- Genre: Sitcom
- Created by: Stephen Engel David Zuckerman
- Starring: Kevin Hart Faizon Love Arnetia Walker Yvette Nicole Brown Aaron Grady Keith David
- Composer: Mark Mothersbaugh
- Country of origin: United States
- Original language: English
- No. of seasons: 1
- No. of episodes: 6

Production
- Running time: 30 minutes
- Production companies: Imagine Television 20th Century Fox Television

Original release
- Network: ABC
- Release: April 2 – April 30, 2004

= The Big House (TV series) =

2004 American sitcom television series

The Big House is an American prime time television sitcom starring actor/comedian Kevin Hart. It ran on the ABC television network in April 2004, lasting for only six episodes.
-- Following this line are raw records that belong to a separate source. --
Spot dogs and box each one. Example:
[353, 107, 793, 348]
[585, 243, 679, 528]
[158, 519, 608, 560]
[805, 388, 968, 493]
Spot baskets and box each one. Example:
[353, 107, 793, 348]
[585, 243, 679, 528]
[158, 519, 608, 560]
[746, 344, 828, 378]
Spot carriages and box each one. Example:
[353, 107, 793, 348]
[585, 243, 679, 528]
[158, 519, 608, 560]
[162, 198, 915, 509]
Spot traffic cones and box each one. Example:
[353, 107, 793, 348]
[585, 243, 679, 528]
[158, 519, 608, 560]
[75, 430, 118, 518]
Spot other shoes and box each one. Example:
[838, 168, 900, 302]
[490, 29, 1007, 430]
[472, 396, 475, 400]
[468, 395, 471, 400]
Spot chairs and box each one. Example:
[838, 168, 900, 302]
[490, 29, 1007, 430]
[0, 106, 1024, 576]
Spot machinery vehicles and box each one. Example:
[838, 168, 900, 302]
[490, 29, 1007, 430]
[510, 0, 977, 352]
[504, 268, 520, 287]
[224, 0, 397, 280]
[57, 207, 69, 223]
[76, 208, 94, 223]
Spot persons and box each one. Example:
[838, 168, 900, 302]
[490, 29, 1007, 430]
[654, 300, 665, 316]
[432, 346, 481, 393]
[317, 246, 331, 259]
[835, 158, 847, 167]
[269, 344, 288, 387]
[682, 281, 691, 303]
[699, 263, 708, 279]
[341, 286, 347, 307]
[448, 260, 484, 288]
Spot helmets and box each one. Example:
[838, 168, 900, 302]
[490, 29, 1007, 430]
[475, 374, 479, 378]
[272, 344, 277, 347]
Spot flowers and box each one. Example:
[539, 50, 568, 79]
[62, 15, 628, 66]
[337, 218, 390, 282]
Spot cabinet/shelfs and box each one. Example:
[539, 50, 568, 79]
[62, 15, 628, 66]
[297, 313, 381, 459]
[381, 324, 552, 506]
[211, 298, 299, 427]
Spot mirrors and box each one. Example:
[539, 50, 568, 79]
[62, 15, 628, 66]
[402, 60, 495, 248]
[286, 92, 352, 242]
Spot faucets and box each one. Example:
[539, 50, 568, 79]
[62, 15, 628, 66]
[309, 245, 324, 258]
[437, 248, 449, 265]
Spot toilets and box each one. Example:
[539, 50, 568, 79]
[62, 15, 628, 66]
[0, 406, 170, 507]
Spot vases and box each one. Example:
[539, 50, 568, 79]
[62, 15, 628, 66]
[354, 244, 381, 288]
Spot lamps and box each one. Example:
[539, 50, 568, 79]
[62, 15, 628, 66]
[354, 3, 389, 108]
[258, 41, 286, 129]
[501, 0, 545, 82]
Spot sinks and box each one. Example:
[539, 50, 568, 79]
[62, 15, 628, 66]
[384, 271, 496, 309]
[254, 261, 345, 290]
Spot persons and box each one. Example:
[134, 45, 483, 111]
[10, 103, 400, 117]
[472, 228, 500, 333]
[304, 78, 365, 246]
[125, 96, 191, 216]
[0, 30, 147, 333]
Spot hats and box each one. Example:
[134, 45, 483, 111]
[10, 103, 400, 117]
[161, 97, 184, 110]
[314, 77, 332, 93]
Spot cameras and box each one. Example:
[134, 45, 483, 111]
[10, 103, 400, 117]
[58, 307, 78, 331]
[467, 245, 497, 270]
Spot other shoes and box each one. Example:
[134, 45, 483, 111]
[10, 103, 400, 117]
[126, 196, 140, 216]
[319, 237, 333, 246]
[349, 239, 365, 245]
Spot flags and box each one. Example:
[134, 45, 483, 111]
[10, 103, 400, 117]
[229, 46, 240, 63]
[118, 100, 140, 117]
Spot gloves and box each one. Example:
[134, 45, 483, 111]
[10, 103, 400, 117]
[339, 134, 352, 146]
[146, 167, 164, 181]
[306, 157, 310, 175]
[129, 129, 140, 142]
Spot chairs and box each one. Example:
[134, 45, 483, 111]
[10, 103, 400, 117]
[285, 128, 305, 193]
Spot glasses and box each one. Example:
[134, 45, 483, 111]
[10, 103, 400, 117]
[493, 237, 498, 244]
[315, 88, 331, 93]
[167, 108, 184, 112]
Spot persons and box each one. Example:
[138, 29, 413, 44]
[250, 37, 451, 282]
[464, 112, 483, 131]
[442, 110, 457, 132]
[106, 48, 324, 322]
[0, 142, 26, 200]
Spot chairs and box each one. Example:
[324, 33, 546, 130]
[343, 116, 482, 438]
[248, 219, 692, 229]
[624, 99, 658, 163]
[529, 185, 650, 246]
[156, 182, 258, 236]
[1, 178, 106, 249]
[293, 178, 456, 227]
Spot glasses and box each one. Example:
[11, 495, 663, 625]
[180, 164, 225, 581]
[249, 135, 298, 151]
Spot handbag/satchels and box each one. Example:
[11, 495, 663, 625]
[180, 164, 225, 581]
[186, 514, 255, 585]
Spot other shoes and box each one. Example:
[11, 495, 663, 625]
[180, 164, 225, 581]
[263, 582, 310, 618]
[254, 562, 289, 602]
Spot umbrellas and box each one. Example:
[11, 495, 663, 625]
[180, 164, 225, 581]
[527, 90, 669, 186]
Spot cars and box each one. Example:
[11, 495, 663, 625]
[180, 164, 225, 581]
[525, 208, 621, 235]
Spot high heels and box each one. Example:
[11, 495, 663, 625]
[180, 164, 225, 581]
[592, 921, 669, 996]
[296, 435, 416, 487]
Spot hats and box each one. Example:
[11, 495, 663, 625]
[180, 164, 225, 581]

The series represents a mirror-opposite of the NBC sitcom The Fresh Prince of Bel-Air. Kevin Hart is a wealthy, pampered student from Malibu. After his father is arrested and imprisoned for embezzlement, Kevin moves to Philadelphia to live with his working-class aunt, uncle and cousins (the Cleveland family), and enrolls in Drexel University.

== Cast ==
- Kevin Hart as Kevin Cleveland
- Faizon Love as Warren Cleveland
- Arnetia Walker as Tina Cleveland
- Yvette Nicole Brown as Eartha Cleveland
- Aaron Grady as C.J. Cleveland
- Keith David as Clarence Cleveland

== Episodes ==

| No. | Title | Directed by | Written by | Original release date | Prod. code | Viewers (millions) |
| 1 | "Hart Transplant" | Barnet Kellman | Stephen Engel | April 2, 2004 | 1AJA02 | 6.13 |
Kevin is a rich kid from Malibu. He has it all, a great house and money. But one day his dad, who is also Kevin's manager, is arrested for embezzling millions of dollars from his clients. Later his family from Philadelphia welcomes Kevin to live with them to start a new life. When he moves into "The Big House" he is forced to live in the basement.
| 2 | "Almost Touched by an Angel" | Andy Cadiff | Ian Edwards & Tommy Tallarino | April 9, 2004 | 1AJA06 | 5.13 |
Kevin is a non-believer but he is smitten with Angel, one of the beautiful girls at the family's church. Kevin only agrees to get baptized because he wants to win Angel over.
| 3 | "A Friend in Need" | Joe Regalbuto | Julie Brown | April 14, 2004 | 1AJA04 | 6.14 |
The family is overjoyed when Eartha brings home her boyfriend, Martin, who unexpectedly hits it off with friendless, new-in-town Kevin. Eartha and Kevin soon begin competing to spend time with Martin, with comical results.
| 4 | "The Kidney Stays in the Picture" | Barnet Kellman | Mark Reisman | April 16, 2004 | 1AJA01 | 6.39 |
Kevin tries to get Warren to go to a Lil' Kim concert, despite Aunt Tina's edict that they have to stay home. When his cousin reveals that Aunt Tina gave him one of her kidneys during a childhood illness, Kevin begins to understand Warren's attachment to his mom – until a little digging on his part reveals the truth about his aunt's tall tale.
| 5 | "The Anniversary Party" | Barnet Kellman | Rob Lotterstein | April 23, 2004 | 1AJA03 | 5.09 |
Kevin, trying to show some love for Aunt Tina and Uncle Clarence, cajoles his cousins into throwing their parents an anniversary party. But his plan goes horribly wrong when he stumbles upon a deep, dark family secret — Tina and Clarence were married two years after Warren was born, a little fact they've neglected to tell their children.
| 6 | "Kevin's Birthday" | Andy Cadiff | Michael Kramer | April 30, 2004 | 1AJA05 | 5.73 |
Kevin faces a birthday crisis when Warren spills the beans that the family has gone to great effort to plan a surprise bash for him - at the same time that Kevin's best friend from Malibu descends on Philly, determined to treat his buddy to a lavish night on the town.

==Home media==
Olive Films, under license from 20th Century Fox Home Entertainment, released the entire series on DVD in Region 1 on January 13, 2015.

In 2022, the series was made available for streaming online on Fox Corporation's Tubi.